### WORK ORDER
The data below is to be written out exactly, with no pictures.

### Short web captions
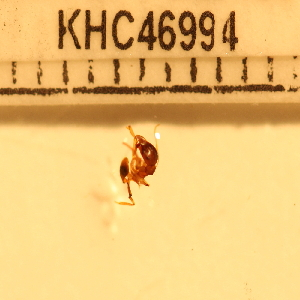 (Tetramorium sp. 20MKC - CCDB-201525_G09)  @12 [ ] No Rights Reserved  Unspecified Unspecified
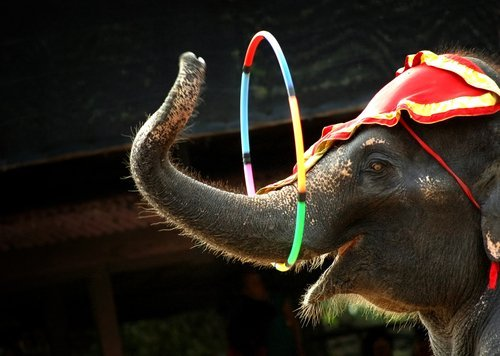Elephant performing his act. | Source: Shutterstock.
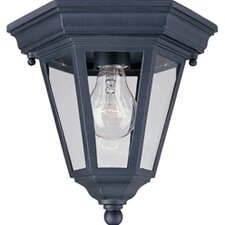 Wagner 1 - Light Outdoor Ceiling Mount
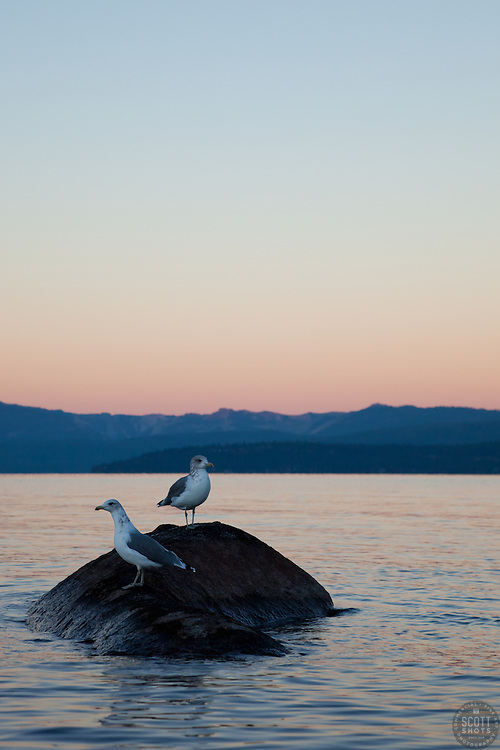 """""""Seagulls at Sunrise, Lake Tahoe 1"""" - These seagulls were photographed from a kayak at sunrise on Lake Tahoe, near Speed Boat Beach."""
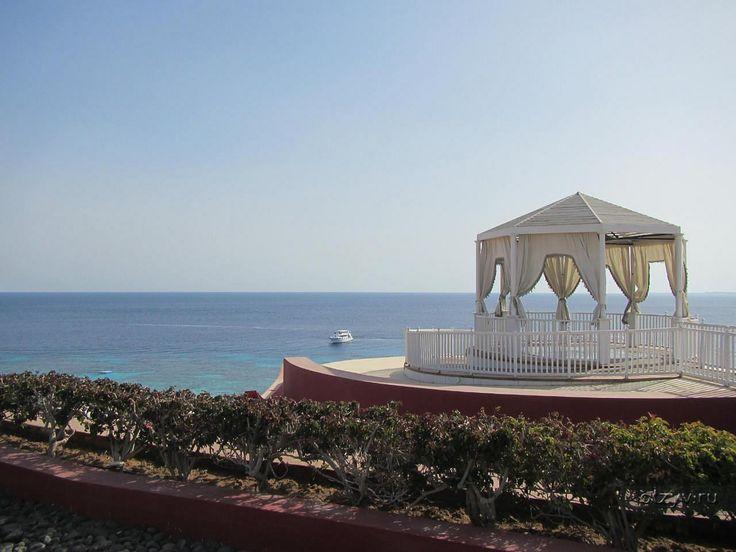 Отзыв об отеле Sentido Reef Oasis Senses Resort 5* в Египте, Шарм-Эль-Шейх от Vita111
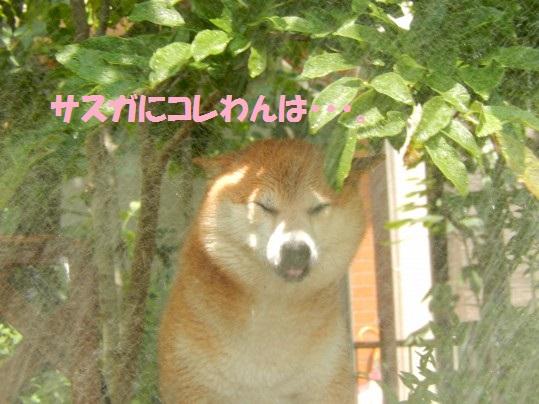 20140625-06.jpg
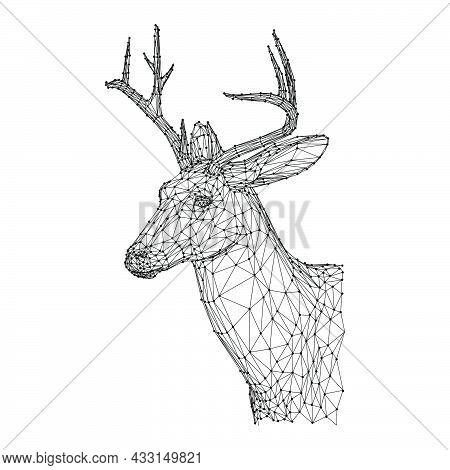 Deer Head Antler Vector Illustration Mammal With Horn Stag. Wildlife Reindeer Head Icon Hunt. Wild D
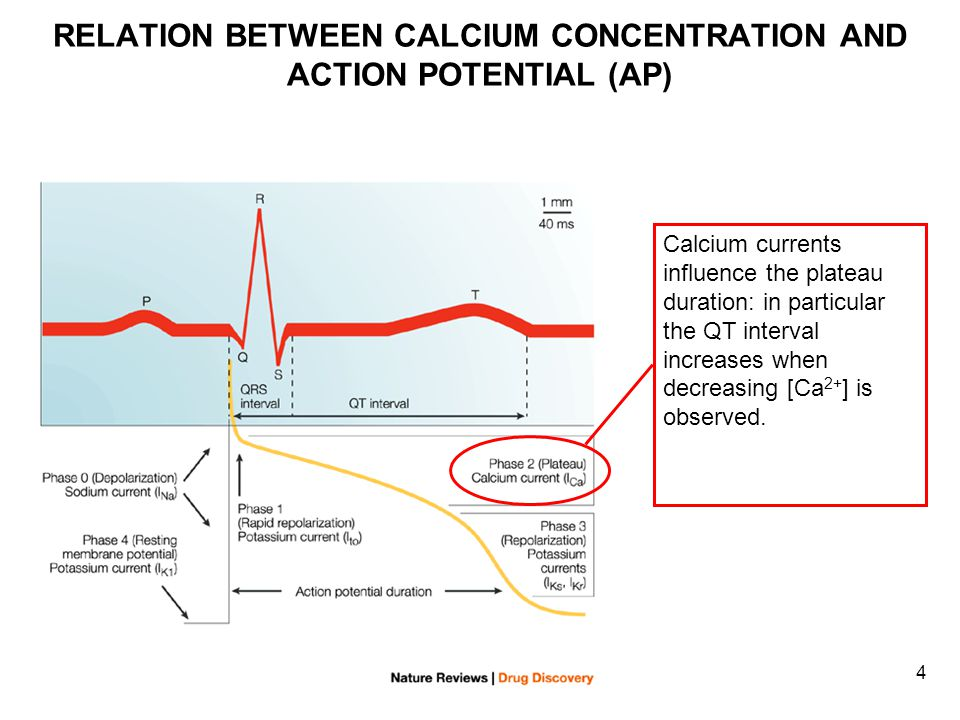 4 RELATION BETWEEN CALCIUM CONCENTRATION AND ACTION POTENTIAL (AP) Calcium currents influence the plateau duration: in particular the QT interval increases when decreasing [Ca 2+ ] is observed.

### YOUR SOLUTION
 (Tetramorium sp. 20MKC - CCDB-201525_G09)  @12 [ ] No Rights Reserved  Unspecified Unspecified
Elephant performing his act. | Source: Shutterstock.
 Wagner 1 - Light Outdoor Ceiling Mount
 """""""Seagulls at Sunrise, Lake Tahoe 1"""" - These seagulls were photographed from a kayak at sunrise on Lake Tahoe, near Speed Boat Beach."""
 Отзыв об отеле Sentido Reef Oasis Senses Resort 5* в Египте, Шарм-Эль-Шейх от Vita111
 20140625-06.jpg
 Deer Head Antler Vector Illustration Mammal With Horn Stag. Wildlife Reindeer Head Icon Hunt. Wild D
 4 RELATION BETWEEN CALCIUM CONCENTRATION AND ACTION POTENTIAL (AP) Calcium currents influence the plateau duration: in particular the QT interval increases when decreasing [Ca 2+ ] is observed.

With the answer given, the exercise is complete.